Vorgegebener Text =
★ ★ ★
Weit verbreitete PSA-Bestimmungen haben zu einer vermehrten Diagnose von Prostatakrebs im frühen Stadium geführt. Noch immer ist unklar, ob ein lokal begrenztes Prostatakarzinom beim älteren Mann behandelt werden muss oder ob eine Watch-and-wait-Strategie ausreicht. Einer neueren schwedischen Studie zufolge scheinen Männer unter 65 Jahren von einer Therapie zu profitieren; für ältere Patienten liegen zu wenige Daten vor, um klare Aussagen zu treffen und Therapieempfehlungen ableiten zu können. Aufgrund fehlender randomisierter, kontrollierter Studien zu diesem Thema wurde daher in einer amerikanischen Beobachtungsstudie die Therapie mit der aktiven Überwachung verglichen.

Zu diesem Zweck wurden die Daten eines US-Krebsregisters (Surveillance, Epidemiology, and End Results Medicare Database) von 44.630 Männern im Alter von 65 bis 80 Jahren ausgewertet, bei denen zwischen 1991 und 1999 ein lokal begrenztes Prostatakarzinom im frühen Stadium mit geringem bis intermediärem Risiko entdeckt worden war. 32.022 Männer waren therapiert worden (Bestrahlung oder Prostatektomie), 12.608 Patienten waren nicht behandelt worden und dienten als Vergleichsgruppe. Der primäre Studienendpunkt war das Gesamtüberleben.

Am Ende der zwölfjährigen Studie waren 4663 Männer (37%) der Beobachtungsgruppe und 7639 (23,8%) behandelte Patienten verstorben. Das Fünf- und Zehn-Jahresüberleben der therapierten Probanden war höher als das der nicht behandelten. Nach einer Korrektur möglicher Kofaktoren (Tumorcharakteristika, demographische Daten, Komorbiditäten) betrug der Überlebensvorteil nach zwölf Jahren für behandelte Männer etwa 30% im Vergleich zu den Probanden, die keine Therapie erhalten hatten. Dieser Überlebensvorteil konnte in allen Subgruppen (bei über 75-jährigen Männern, Angehörigen schwarzer Hautfarbe und bei Patienten, deren Tumor als risikoarm eingestuft worden war) beobachtet werden.

Individuelle Therapieentscheidungen treffen

Welche Konsequenzen hat dieses Studienergebnis? Sollen alle älteren Patienten – auch solche mit einem lokal begrenzten Prostatakarzinom – behandelt werden und gehört das watch-and-wait der Vergangenheit an? Die Studieninitiatoren und Kommentatoren der Ergebnisse raten von voreiligen Schlüssen ab. Die Resultate wurden aus Beobachtungsstudien gewonnen, bei denen Datenverzerrungen nicht auszuschließen sind. Eine Bestätigung der Ergebnisse sei nur durch randomisierte, kontrollierte Studien zu erhalten. Bis diese vorliegen – erste Ergebnisse werden zwischen 2008 und 2009 erwartet – sollten weiterhin individuelle Entscheidungen getroffen werden, in denen der Nutzen einer Therapie gegen potenzielle unerwünschte Wirkungen und gegen eine mögliche Einbuße der Lebensqualität abgewogen werden.
★ ★ ★
Gespeicherte Daten =
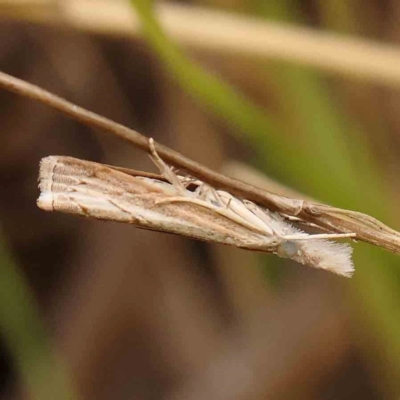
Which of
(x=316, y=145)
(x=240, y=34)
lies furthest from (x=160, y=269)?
★ ★ ★
Aufgaben =
A – Formuliere den Abschnitt des Textes über Prostatakrebs neu. Beginne bei den Worten „Weit verbreitete PSA-Bestimmungen“, höre nach „aktiven Überwachung verglichen.“ auf und setze dabei „Strategie des aktiven Abwartens“ an die Stelle von „Watch-and-wait-Strategie“.
B – Schreibe den Text über die Behandlung von Prostatakrebs bei älteren Männern im Anschluss an seinen letzten Satz weiter.

Antworten nacheinander =
A –
Weit verbreitete PSA-Bestimmungen haben zu einer vermehrten Diagnose von Prostatakrebs im frühen Stadium geführt. Noch immer ist unklar, ob ein lokal begrenztes Prostatakarzinom beim älteren Mann behandelt werden muss oder ob eine Strategie des aktiven Abwartens ausreicht. Einer neueren schwedischen Studie zufolge scheinen Männer unter 65 Jahren von einer Therapie zu profitieren; für ältere Patienten liegen zu wenige Daten vor, um klare Aussagen zu treffen und Therapieempfehlungen ableiten zu können. Aufgrund fehlender randomisierter, kontrollierter Studien zu diesem Thema wurde daher in einer amerikanischen Beobachtungsstudie die Therapie mit der aktiven Überwachung verglichen.

B –
Quelle

Wong, Y.; et al.: Survival associated with treatment vs observation of localized prostate cancer in elderly men. J. Am. Med. Assoc. 296 , 2683-2693 (2006).

Litwin, M.; et al.: Treating older men with prostate cancer. Survival (or selection) of the fittest? J. Am. Med. Assoc. 296 , 2733-2734 (2006).

Apothekerin Dr. Petra Jungmayr
  • aktive Überwachung (watch-and-wait): Bei älteren Patienten (> 75 Jahre) oder bei Patienten mit kleinem und wenig bösartigem Tumor kann unter bestimmten Voraussetzungen abgewartet werden, ob der Tumor überhaupt wächst. In gewissen Abständen wird der PSA-Wert (Prostata-spezifisches Antigen) bestimmt und im Bedarfsfall werden Gewebeproben entnommen. Bei Fortschreiten des Tumors wird dann eine geeignete Therapie eingeleitet.
  • Operation: Falls keine Metastasen vorliegen, kann die Prostata radikal entfernt werden (Prostatektomie). Die häufigsten unerwünschten Folgen dieses Eingriffs sind Impotenz und Harninkontinenz.
  • Strahlentherapie: Alternativ zur Operation kann insbesondere bei kleinen Tumoren eine Strahlentherapie erfolgen.
  • Hormontherapie: Kommen operative oder strahlentherapeutische Maßnahmen nicht mehr in Frage, wird das Tumorwachstum mit Hilfe einer Hormontherapie unterdrückt. Möglich ist die chemische Kastration mit LHRH-Analoga oder eine Anti-Androgengabe.
  • Chemotherapie: Ist auch die Hormontherapie nicht mehr wirksam – was nach einigen Jahren der Fall ist – besteht als letzte Möglichkeit eine Chemotherapie.
Genaues Abwägen Die Therapie eines Prostatakarzinoms richtet sich nach dem Stadium der Erkrankung. Einer neueren Studie zufolge scheinen Männer unter 65 Jahren von einer Therapie zu profitieren; für ältere Patienten liegen zu wenige Daten vor.